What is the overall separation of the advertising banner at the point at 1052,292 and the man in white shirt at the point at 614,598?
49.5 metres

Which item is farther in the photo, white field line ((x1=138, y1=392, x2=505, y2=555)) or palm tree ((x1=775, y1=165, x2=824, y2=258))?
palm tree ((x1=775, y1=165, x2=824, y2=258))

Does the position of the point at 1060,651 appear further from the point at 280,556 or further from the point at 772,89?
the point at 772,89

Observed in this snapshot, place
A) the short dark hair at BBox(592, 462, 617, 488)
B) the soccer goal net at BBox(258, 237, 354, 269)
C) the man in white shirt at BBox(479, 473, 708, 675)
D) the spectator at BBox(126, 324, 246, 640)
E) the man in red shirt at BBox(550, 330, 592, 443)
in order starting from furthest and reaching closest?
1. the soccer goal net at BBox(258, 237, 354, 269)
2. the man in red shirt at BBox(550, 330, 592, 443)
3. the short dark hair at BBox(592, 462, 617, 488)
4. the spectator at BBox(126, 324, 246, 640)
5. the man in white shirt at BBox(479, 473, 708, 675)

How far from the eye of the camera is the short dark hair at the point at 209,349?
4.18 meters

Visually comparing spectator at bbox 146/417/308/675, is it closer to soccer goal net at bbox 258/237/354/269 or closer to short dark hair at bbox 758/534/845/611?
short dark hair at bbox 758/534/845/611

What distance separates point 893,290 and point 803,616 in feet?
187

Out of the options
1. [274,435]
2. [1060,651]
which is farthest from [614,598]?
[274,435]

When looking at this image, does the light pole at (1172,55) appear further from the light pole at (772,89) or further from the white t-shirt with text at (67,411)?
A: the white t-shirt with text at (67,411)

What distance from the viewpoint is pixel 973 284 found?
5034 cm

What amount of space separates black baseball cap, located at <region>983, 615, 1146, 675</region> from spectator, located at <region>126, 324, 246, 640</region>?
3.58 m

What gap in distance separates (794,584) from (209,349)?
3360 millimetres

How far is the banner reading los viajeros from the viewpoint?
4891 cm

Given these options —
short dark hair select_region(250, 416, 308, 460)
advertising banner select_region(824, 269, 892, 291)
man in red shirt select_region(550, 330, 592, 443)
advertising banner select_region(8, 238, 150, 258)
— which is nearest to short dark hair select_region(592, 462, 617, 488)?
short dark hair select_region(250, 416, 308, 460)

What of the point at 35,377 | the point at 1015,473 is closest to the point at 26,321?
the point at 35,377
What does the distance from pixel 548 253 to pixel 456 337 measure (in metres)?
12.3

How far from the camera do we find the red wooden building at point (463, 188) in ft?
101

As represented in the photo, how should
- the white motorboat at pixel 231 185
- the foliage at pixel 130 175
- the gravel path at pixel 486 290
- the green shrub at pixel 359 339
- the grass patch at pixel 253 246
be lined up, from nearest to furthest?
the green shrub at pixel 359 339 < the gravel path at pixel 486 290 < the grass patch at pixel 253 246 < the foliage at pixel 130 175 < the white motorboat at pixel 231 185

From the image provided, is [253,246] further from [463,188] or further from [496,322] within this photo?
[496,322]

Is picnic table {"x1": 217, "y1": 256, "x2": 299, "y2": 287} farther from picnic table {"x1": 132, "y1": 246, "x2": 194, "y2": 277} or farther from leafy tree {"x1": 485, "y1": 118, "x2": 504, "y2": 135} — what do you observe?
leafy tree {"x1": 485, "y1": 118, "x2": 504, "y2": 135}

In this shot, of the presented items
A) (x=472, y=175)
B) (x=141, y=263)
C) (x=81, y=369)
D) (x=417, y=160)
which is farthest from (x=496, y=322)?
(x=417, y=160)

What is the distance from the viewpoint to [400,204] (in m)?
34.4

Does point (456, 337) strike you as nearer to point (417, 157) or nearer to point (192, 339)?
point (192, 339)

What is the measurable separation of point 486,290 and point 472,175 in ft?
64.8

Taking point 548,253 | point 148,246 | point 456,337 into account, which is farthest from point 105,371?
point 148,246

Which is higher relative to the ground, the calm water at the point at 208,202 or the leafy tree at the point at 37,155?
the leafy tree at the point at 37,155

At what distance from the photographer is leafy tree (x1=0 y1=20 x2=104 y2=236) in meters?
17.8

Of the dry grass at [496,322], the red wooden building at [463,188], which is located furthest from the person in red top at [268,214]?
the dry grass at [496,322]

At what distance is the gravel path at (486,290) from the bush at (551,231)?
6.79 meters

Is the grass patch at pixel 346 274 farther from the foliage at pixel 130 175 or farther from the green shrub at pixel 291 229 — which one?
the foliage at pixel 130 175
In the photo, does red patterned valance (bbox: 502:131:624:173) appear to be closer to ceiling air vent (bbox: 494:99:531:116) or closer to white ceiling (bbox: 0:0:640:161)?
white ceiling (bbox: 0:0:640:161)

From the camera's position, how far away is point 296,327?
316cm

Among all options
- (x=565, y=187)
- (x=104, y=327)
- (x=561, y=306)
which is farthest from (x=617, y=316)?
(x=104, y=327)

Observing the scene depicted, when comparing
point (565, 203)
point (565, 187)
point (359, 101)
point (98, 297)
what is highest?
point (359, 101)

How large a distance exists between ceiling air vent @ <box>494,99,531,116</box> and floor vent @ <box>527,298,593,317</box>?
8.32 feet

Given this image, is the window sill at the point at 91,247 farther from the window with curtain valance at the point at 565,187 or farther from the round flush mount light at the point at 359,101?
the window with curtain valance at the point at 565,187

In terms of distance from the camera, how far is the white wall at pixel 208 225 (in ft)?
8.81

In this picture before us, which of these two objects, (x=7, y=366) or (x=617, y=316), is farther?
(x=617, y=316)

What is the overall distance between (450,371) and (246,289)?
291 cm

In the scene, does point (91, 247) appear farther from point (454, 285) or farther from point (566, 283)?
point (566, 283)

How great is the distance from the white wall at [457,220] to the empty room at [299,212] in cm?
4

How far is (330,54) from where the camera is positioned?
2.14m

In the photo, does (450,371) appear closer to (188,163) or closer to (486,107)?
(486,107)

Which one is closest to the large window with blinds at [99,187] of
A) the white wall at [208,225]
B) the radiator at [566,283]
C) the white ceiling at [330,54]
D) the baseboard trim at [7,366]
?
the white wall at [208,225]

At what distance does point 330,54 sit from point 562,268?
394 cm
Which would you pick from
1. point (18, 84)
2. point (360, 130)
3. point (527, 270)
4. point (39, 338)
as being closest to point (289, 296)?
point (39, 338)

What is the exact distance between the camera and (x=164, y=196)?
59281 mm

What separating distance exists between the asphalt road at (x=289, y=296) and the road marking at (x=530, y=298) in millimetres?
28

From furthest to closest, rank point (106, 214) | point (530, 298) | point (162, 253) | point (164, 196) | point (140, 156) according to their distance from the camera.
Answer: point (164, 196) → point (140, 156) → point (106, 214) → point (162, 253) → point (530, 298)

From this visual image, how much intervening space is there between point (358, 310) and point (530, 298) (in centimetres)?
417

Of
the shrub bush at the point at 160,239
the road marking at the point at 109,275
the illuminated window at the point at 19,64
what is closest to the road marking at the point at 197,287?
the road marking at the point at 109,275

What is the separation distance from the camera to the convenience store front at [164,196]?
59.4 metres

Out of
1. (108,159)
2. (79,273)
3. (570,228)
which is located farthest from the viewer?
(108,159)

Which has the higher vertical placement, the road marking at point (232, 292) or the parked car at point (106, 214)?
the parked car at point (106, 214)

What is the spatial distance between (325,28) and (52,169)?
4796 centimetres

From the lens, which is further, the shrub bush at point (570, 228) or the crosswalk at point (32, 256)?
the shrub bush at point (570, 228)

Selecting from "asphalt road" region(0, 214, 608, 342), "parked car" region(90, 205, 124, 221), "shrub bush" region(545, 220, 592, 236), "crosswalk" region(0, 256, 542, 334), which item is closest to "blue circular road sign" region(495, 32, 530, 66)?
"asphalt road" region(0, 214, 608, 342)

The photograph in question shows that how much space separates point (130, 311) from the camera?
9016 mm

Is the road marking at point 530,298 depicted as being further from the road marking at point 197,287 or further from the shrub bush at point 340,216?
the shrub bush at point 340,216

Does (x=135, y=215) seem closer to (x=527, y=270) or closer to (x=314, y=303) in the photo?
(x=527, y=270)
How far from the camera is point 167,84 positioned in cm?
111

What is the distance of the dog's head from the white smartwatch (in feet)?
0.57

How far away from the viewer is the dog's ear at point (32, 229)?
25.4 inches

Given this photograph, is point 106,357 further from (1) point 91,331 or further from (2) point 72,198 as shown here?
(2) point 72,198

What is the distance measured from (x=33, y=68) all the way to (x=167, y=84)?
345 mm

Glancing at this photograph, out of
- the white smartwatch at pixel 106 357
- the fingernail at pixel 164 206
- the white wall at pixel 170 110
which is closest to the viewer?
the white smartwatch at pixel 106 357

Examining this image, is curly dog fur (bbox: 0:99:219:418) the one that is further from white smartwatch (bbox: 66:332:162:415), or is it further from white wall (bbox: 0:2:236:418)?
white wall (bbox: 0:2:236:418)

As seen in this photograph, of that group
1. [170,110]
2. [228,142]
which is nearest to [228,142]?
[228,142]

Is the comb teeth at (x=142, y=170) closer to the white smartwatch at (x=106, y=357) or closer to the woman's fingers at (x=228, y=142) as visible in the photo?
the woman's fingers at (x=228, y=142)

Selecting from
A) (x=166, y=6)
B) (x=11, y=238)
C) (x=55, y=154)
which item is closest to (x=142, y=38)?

▬▬▬▬▬▬▬▬▬▬

Reproduce the items above without any change, from the line containing "What distance separates" through the line containing "3360 millimetres", inclusive.

What distance separates point 893,290 and point 803,616 in feet?
187

Out of the options
1. [274,435]
2. [1060,651]
which is farthest from [614,598]?
[274,435]

When looking at this image, does the light pole at (1172,55) appear further from the light pole at (772,89) or further from the white t-shirt with text at (67,411)?
A: the white t-shirt with text at (67,411)

What distance from the viewpoint is pixel 973 284 found?
5034 cm

What amount of space separates black baseball cap, located at <region>983, 615, 1146, 675</region> from spectator, located at <region>126, 324, 246, 640</region>?
3.58 m

What gap in distance separates (794,584) from (209,349)?
3360 millimetres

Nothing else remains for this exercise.